**Dataset entries**.

◆ ◆ ◆ ◆

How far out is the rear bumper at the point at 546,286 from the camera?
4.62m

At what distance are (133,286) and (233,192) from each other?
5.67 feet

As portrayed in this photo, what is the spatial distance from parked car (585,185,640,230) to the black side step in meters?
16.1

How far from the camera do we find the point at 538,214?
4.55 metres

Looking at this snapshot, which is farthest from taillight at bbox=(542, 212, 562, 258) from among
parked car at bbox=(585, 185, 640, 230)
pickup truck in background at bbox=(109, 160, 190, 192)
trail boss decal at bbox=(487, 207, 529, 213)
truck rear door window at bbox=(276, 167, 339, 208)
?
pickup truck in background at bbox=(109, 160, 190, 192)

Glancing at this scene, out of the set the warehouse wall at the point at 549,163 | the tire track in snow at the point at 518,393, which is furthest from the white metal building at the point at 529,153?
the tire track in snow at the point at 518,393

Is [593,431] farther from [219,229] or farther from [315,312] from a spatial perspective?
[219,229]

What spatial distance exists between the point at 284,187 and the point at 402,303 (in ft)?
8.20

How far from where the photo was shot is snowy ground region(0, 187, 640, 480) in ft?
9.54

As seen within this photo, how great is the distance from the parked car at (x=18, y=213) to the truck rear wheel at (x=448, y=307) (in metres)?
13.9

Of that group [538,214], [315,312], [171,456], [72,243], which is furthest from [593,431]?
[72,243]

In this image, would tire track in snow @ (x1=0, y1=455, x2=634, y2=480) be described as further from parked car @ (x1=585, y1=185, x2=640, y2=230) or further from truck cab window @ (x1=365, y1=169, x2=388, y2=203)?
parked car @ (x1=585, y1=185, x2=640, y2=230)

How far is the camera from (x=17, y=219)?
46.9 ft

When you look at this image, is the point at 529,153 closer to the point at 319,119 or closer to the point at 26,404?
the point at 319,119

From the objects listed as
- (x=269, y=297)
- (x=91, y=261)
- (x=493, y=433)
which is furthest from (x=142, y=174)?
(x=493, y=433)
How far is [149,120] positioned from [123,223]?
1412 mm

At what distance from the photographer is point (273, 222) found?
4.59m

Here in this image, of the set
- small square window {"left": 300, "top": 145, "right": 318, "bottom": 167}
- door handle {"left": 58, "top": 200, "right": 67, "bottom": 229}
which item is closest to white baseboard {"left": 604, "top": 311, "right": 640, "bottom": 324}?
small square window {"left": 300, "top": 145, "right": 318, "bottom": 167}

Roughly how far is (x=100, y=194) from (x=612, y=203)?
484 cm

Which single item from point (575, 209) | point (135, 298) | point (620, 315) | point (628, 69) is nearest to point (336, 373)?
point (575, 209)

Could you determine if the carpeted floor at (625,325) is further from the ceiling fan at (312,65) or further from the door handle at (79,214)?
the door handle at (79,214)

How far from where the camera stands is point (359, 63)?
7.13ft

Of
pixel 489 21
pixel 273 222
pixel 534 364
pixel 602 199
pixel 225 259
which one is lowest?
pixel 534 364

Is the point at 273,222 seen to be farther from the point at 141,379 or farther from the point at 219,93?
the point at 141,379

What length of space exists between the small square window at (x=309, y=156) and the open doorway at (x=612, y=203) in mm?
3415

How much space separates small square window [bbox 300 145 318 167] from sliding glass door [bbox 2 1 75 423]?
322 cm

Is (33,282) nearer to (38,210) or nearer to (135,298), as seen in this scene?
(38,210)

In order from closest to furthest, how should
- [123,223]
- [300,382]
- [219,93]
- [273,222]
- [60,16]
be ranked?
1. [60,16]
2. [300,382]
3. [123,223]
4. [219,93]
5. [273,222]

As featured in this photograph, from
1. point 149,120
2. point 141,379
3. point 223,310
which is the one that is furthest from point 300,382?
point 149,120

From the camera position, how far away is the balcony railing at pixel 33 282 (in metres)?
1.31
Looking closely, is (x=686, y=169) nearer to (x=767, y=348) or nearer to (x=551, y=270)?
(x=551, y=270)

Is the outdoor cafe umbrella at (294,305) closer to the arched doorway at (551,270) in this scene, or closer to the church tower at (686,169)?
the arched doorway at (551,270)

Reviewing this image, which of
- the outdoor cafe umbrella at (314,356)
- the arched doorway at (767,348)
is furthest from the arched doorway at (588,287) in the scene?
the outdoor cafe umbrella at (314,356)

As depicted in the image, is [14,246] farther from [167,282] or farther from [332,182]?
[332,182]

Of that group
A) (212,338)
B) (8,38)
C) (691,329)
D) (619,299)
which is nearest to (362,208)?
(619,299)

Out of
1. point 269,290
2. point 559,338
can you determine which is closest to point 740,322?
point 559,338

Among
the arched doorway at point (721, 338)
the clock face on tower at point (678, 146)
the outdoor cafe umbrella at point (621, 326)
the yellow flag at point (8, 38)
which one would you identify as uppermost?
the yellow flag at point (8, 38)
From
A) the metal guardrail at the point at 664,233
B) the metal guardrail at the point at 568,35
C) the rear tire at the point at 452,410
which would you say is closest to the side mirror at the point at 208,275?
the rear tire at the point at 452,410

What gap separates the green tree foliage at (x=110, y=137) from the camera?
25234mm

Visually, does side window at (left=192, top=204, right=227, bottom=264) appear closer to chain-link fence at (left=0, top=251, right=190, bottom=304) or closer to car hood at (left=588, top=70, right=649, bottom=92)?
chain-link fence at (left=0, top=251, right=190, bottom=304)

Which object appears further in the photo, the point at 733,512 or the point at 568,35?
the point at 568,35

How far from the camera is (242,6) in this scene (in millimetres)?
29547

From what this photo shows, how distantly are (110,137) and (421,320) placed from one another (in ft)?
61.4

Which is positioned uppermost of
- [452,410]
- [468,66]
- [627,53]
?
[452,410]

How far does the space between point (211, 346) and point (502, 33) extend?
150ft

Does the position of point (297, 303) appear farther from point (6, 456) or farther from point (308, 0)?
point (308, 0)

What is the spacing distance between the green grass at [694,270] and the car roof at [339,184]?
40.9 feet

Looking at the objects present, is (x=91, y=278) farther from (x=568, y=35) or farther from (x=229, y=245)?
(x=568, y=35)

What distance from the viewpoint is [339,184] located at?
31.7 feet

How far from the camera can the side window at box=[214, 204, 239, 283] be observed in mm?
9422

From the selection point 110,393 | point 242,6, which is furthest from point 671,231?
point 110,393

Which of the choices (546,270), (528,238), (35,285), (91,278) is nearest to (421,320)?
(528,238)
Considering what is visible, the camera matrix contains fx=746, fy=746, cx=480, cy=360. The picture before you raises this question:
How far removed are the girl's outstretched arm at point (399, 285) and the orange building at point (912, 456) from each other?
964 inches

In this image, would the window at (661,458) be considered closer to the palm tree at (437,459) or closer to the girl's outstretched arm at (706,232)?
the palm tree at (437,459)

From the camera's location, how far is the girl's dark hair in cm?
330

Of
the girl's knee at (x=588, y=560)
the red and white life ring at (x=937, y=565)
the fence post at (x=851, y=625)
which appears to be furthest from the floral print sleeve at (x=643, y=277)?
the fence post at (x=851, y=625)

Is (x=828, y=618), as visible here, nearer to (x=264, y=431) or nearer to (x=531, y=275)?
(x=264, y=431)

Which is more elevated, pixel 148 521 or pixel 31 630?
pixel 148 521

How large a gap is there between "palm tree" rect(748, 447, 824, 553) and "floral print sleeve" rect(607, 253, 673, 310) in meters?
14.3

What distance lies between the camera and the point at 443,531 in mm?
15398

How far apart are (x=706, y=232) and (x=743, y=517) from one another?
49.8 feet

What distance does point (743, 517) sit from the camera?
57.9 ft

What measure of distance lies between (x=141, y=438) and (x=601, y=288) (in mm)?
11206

◆ ◆ ◆ ◆

**Exercise details**.
Retype every record above exactly as it appears.

**Task result**.
How far out is the rear bumper at the point at 546,286 from the camera?
4.62m

At what distance are (133,286) and (233,192) from each other?
5.67 feet

As portrayed in this photo, what is the spatial distance from parked car (585,185,640,230) to the black side step in meters?
16.1

How far from the camera do we find the point at 538,214?
4.55 metres

Looking at this snapshot, which is farthest from taillight at bbox=(542, 212, 562, 258) from among
parked car at bbox=(585, 185, 640, 230)
pickup truck in background at bbox=(109, 160, 190, 192)
trail boss decal at bbox=(487, 207, 529, 213)
truck rear door window at bbox=(276, 167, 339, 208)
?
pickup truck in background at bbox=(109, 160, 190, 192)

Glancing at this scene, out of the set the warehouse wall at the point at 549,163 | the tire track in snow at the point at 518,393, which is furthest from the white metal building at the point at 529,153?
the tire track in snow at the point at 518,393

Is [593,431] farther from [219,229] or farther from [315,312] from a spatial perspective?
[219,229]

What spatial distance exists between the point at 284,187 and the point at 402,303 (in ft)?
8.20

How far from where the photo was shot is snowy ground region(0, 187, 640, 480) in ft?
9.54

As seen within this photo, how great is the distance from the parked car at (x=18, y=213) to the truck rear wheel at (x=448, y=307) (in metres)?
13.9

Of that group [538,214], [315,312], [171,456], [72,243], which is furthest from [593,431]?
[72,243]

In this image, would tire track in snow @ (x1=0, y1=455, x2=634, y2=480) be described as further from parked car @ (x1=585, y1=185, x2=640, y2=230) or further from truck cab window @ (x1=365, y1=169, x2=388, y2=203)?
parked car @ (x1=585, y1=185, x2=640, y2=230)

How far is the camera from (x=17, y=219)?
46.9 ft

When you look at this image, is the point at 529,153 closer to the point at 319,119 or closer to the point at 26,404?
the point at 319,119

From the objects listed as
- (x=269, y=297)
- (x=91, y=261)
- (x=493, y=433)
which is furthest from (x=142, y=174)?
(x=493, y=433)
How far is [149,120] positioned from [123,223]?
1412 mm

At what distance from the photographer is point (273, 222) found?
4.59m

Here in this image, of the set
- small square window {"left": 300, "top": 145, "right": 318, "bottom": 167}
- door handle {"left": 58, "top": 200, "right": 67, "bottom": 229}
which item is closest to white baseboard {"left": 604, "top": 311, "right": 640, "bottom": 324}?
small square window {"left": 300, "top": 145, "right": 318, "bottom": 167}

Roughly how far is (x=100, y=194) from (x=612, y=203)?
484 cm

Which single item from point (575, 209) | point (135, 298) | point (620, 315) | point (628, 69) is nearest to point (336, 373)?
point (575, 209)

Could you determine if the carpeted floor at (625,325) is further from the ceiling fan at (312,65) or further from the door handle at (79,214)?
the door handle at (79,214)

How far from where the camera stands is point (359, 63)?
7.13ft

Of
pixel 489 21
pixel 273 222
pixel 534 364
pixel 602 199
pixel 225 259
which one is lowest?
pixel 534 364

Is the point at 273,222 seen to be farther from the point at 141,379 or farther from the point at 219,93?
the point at 141,379

What length of space exists between the small square window at (x=309, y=156) and the open doorway at (x=612, y=203) in mm?
3415

How much space separates small square window [bbox 300 145 318 167] from sliding glass door [bbox 2 1 75 423]?
322 cm

Is (33,282) nearer to (38,210) or nearer to (135,298), as seen in this scene?
(38,210)

In order from closest to furthest, how should
- [123,223]
- [300,382]
- [219,93]
- [273,222]
- [60,16]
be ranked?
1. [60,16]
2. [300,382]
3. [123,223]
4. [219,93]
5. [273,222]

As featured in this photograph, from
1. point 149,120
2. point 141,379
3. point 223,310
which is the one that is furthest from point 300,382?
point 149,120

From the camera position, how far away is the balcony railing at pixel 33 282 (in metres)?
1.31
Looking closely, is (x=686, y=169) nearer to (x=767, y=348) or nearer to (x=551, y=270)?
(x=551, y=270)

Is the outdoor cafe umbrella at (294,305) closer to the arched doorway at (551,270) in this scene, or closer to the church tower at (686,169)?
the arched doorway at (551,270)

Reviewing this image, which of
- the outdoor cafe umbrella at (314,356)
- the arched doorway at (767,348)
is furthest from the arched doorway at (588,287) in the scene?
the outdoor cafe umbrella at (314,356)

As depicted in the image, is [14,246] farther from [167,282] or farther from [332,182]?
[332,182]

Of that group
A) (212,338)
B) (8,38)
C) (691,329)
D) (619,299)
which is nearest to (362,208)?
(619,299)

Out of
1. point 269,290
2. point 559,338
can you determine which is closest to point 740,322?
point 559,338

Among
the arched doorway at point (721, 338)
the clock face on tower at point (678, 146)
the outdoor cafe umbrella at point (621, 326)
the yellow flag at point (8, 38)
which one would you identify as uppermost?
the yellow flag at point (8, 38)
From
A) the metal guardrail at the point at 664,233
B) the metal guardrail at the point at 568,35
C) the rear tire at the point at 452,410
which would you say is closest to the side mirror at the point at 208,275?
the rear tire at the point at 452,410

What gap separates the green tree foliage at (x=110, y=137) from the camera?
25234mm

Visually, does side window at (left=192, top=204, right=227, bottom=264) appear closer to chain-link fence at (left=0, top=251, right=190, bottom=304) or closer to car hood at (left=588, top=70, right=649, bottom=92)?
chain-link fence at (left=0, top=251, right=190, bottom=304)

Which object appears further in the photo, the point at 733,512 or the point at 568,35?
the point at 568,35

How far from the camera is (242,6) in this scene (in millimetres)?
29547

From what this photo shows, how distantly are (110,137) and (421,320) placed from one another (in ft)?
61.4

Which is positioned uppermost of
- [452,410]
- [468,66]
- [627,53]
?
[452,410]

How far does the space between point (211, 346) and point (502, 33) extend?
150ft

Does the position of point (297, 303) appear farther from point (6, 456) or farther from point (308, 0)?
point (308, 0)

What is the spacing distance between the green grass at [694,270] and the car roof at [339,184]?
40.9 feet

Looking at the objects present, is (x=91, y=278) farther from (x=568, y=35) or farther from (x=229, y=245)?
(x=568, y=35)

What distance from the viewpoint is [339,184] located at?
31.7 feet

How far from the camera can the side window at box=[214, 204, 239, 283] be observed in mm?
9422

From the selection point 110,393 | point 242,6, which is furthest from point 671,231?
point 110,393

Which of the choices (546,270), (528,238), (35,285), (91,278) is nearest to (421,320)?
(528,238)
Considering what is visible, the camera matrix contains fx=746, fy=746, cx=480, cy=360. The picture before you raises this question:
How far removed are the girl's outstretched arm at point (399, 285) and the orange building at point (912, 456) from each other?
964 inches

In this image, would the window at (661,458) be considered closer to the palm tree at (437,459) or closer to the girl's outstretched arm at (706,232)?
the palm tree at (437,459)

From the camera's location, how far is the girl's dark hair in cm?
330

Of
the girl's knee at (x=588, y=560)
the red and white life ring at (x=937, y=565)
the fence post at (x=851, y=625)
which appears to be furthest from the floral print sleeve at (x=643, y=277)?
the fence post at (x=851, y=625)

Is (x=828, y=618), as visible here, nearer to (x=264, y=431) or nearer to (x=531, y=275)?
(x=264, y=431)

Which is more elevated, pixel 148 521 or pixel 31 630?
pixel 148 521

How large a gap is there between "palm tree" rect(748, 447, 824, 553) and "floral print sleeve" rect(607, 253, 673, 310) in meters?
14.3

What distance lies between the camera and the point at 443,531 in mm?
15398

How far apart are (x=706, y=232) and (x=743, y=517) from one another?
49.8 feet

What distance does point (743, 517) sit from the camera?
57.9 ft

What measure of distance lies between (x=141, y=438) and (x=601, y=288) (in mm)?
11206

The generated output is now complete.